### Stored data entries
━━━━━━━━━━━━━━━━

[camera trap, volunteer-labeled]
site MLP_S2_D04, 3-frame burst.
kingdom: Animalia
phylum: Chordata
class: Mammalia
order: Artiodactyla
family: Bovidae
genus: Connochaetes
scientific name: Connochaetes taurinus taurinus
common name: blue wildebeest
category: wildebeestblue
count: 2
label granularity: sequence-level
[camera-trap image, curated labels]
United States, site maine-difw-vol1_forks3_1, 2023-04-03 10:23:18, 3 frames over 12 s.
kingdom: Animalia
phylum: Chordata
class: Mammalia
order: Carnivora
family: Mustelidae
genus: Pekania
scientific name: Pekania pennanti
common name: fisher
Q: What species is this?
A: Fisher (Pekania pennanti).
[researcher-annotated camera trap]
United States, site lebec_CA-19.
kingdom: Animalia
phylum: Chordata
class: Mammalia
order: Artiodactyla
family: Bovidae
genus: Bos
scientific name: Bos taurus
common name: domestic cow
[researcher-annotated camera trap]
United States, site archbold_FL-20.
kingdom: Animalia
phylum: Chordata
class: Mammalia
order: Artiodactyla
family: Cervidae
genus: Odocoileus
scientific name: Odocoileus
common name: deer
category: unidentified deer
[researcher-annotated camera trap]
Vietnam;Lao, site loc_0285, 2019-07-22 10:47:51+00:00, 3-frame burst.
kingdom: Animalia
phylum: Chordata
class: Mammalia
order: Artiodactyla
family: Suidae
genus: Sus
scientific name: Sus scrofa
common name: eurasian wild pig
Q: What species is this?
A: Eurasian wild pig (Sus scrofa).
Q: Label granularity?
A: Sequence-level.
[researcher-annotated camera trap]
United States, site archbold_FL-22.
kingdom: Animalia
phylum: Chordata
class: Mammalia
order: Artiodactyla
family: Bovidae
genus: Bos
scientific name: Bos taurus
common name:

━━━━━━━━━━━━━━━━

### Task brief
Lines from the one containing "family: Cervidae" through the last line of the data above are the only output wanted; restate them exactly.

### Response to the exercise
family: Cervidae
genus: Odocoileus
scientific name: Odocoileus
common name: deer
category: unidentified deer
[researcher-annotated camera trap]
Vietnam;Lao, site loc_0285, 2019-07-22 10:47:51+00:00, 3-frame burst.
kingdom: Animalia
phylum: Chordata
class: Mammalia
order: Artiodactyla
family: Suidae
genus: Sus
scientific name: Sus scrofa
common name: eurasian wild pig
Q: What species is this?
A: Eurasian wild pig (Sus scrofa).
Q: Label granularity?
A: Sequence-level.
[researcher-annotated camera trap]
United States, site archbold_FL-22.
kingdom: Animalia
phylum: Chordata
class: Mammalia
order: Artiodactyla
family: Bovidae
genus: Bos
scientific name: Bos taurus
common name:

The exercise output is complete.